Goal 1
Restate the beer-pairing text starting at "We’re not sure" and ending at "buttons as toddlers.", swapping "cupboard" for "shelf".
Goal 2
Carry on the account of the beer and chocolate tasting after its final sentence.

Source passage
________________________
DSC_0044 Our penultimate match throws us a bit of a curveball. It’s another strong and special beer, this time brewed by ICIP’s pals up in Southwold, Adnams. Solebay was first brewed in 2009 to celebrate 350 years of the historic brewery, and was inspired by strong Belgian styles. It comes in with a 10% ABV, and pours hazy and golden.

We get orange and ginger on the nose, and also some estery notes like banana and pear drops. There is a distinct sweetness to this beer, thanks of the addition of Demerara and Muscovado sugars. They also add a few sprigs of lavender, so there’s a floral note.

“There’s a lot going on in this beer,” says Annabel. “It’s sweet, because there’s a lot of residual sugar, and it has some citrus notes, so this was the first brewer to say they wanted to pair it with a white chocolate.”

We’re not sure about this. While ICIP has an entire cupboard dedicated to chocolate (really), we are big on the dark stuff, and haven’t really touched its pale cousin since we ate white choccy buttons as toddlers.

We were wrong. We were so wrong.

We are handed around Montezuma’s Peeling Amorous, which marries white chocolate with lemon and sour cherry. The bitter and sour fruits easily balance the very sweet and creamy chocolate.

“White chocolate has a higher fat content than milk and dark chocolate,” says Annabel. “But there is such a high carbonation in this beer that it cuts through the fattiness.” As well as taking the edge of the sweetness, stopping it from being too sickly, the citrus notes in the beer match the lemon in the chocolate. It is mind-blowingly good, and a complete surprise.

DSC_0048Just when we thought our day couldn’t get any better, someone puts a bottle of Liefmans Kriek in front of us. Now we’re just being spoiled.

“If any beer could demonstrate how versatile beer can be, this is the one,” says Annabel. Some of the tasters in the room are about to get acquainted with their first lambic. “It is fermented using wild yeast which gives it a slightly sour flavour. They use whole cherries – the stalks, the stones, the skins and the flesh. So you might get a slightly marzipan flavour which comes from the cherry stones – sweetness balanced with the sourness.”
________________________
Supplied material
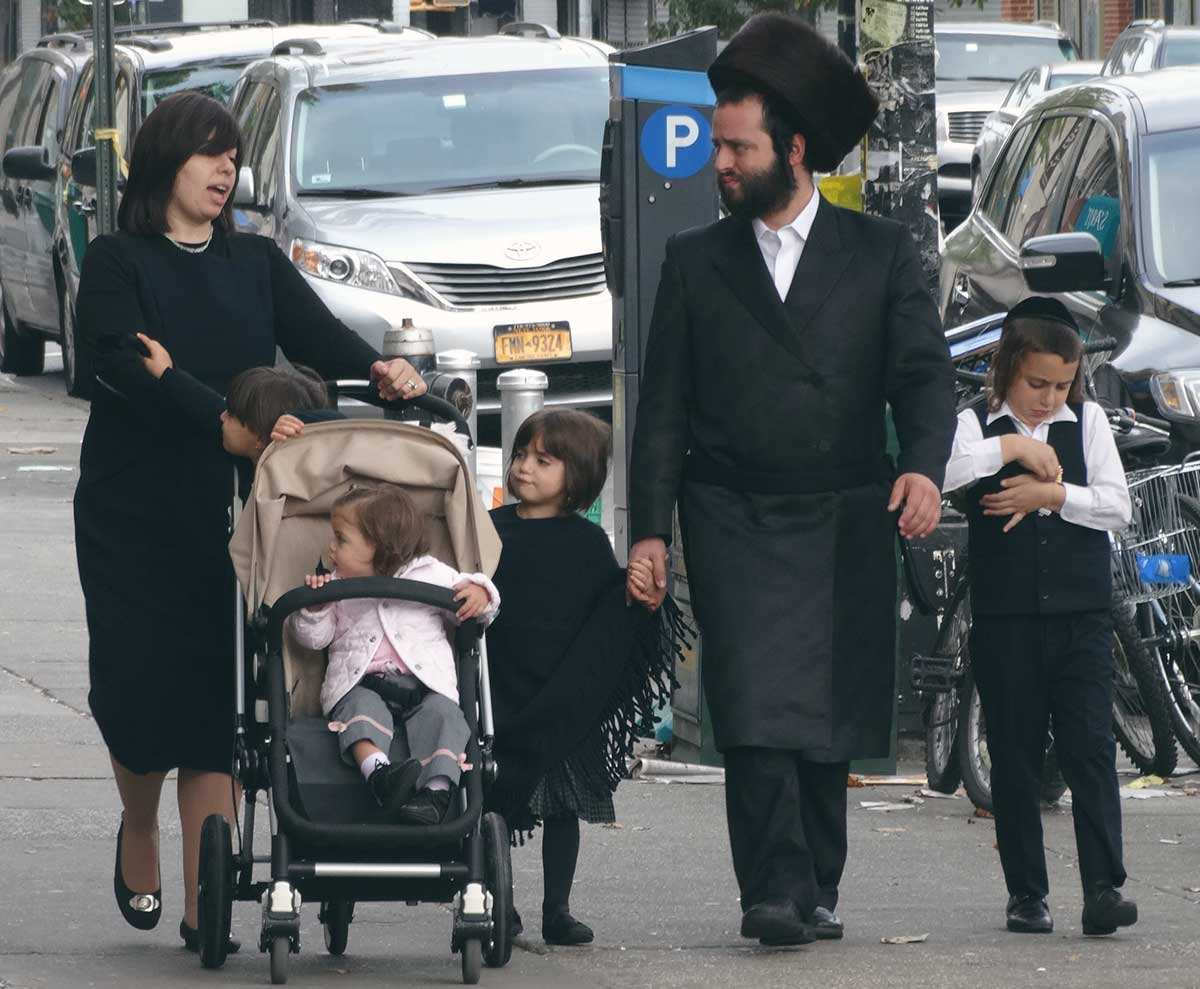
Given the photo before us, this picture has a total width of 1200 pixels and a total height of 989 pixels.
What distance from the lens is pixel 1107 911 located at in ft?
________________________
Exercise response 1
We’re not sure about this. While ICIP has an entire shelf dedicated to chocolate (really), we are big on the dark stuff, and haven’t really touched its pale cousin since we ate white choccy buttons as toddlers.

Exercise response 2
Chocolate and cherry can’t fail. We know that already. But Dea Latis has pulled the rug out from under our feet by passing around some Thornton’s dark chocolate… with chilli.

The addition of the chilli is certainly subtle. At first, several ladies on our table think they’ve been given the wrong chocolate. But it’s a few seconds after you’ve eaten it that you get a gentle heat at the back of your throat.

“If you think about about, a lot of people put dark chocolate in meat chillies to take the edge off the heat and add a richness of flavour,” says Annabel. “We already know this flavour combination of the cherry and chocolate never fails – like Black Forest gâteau on the tongue. Let’s mix it up a bit with the addition of the chillies.”

This is a beautiful match. It turns into cherry truffle in your mouth, with a gentle heat lingering on your tongue. The tingle of the chilli plays off the sour fizz of the lambic and brings your palate alive.

Once our hosts have finally prized the beer and chocolate from our vice-like grip, we take a vote on our favourite match. The Liefmans Kriek and dark chilli chocolate is the runaway winner, although apparently the Adnams Solebay and white chocolate surprise entry comes a close second.

Having spent a whole afternoon being plied with deliciousness in some pretty inspiring company, we’re feeling hugely positive about women’s ever-growing role in the beer world.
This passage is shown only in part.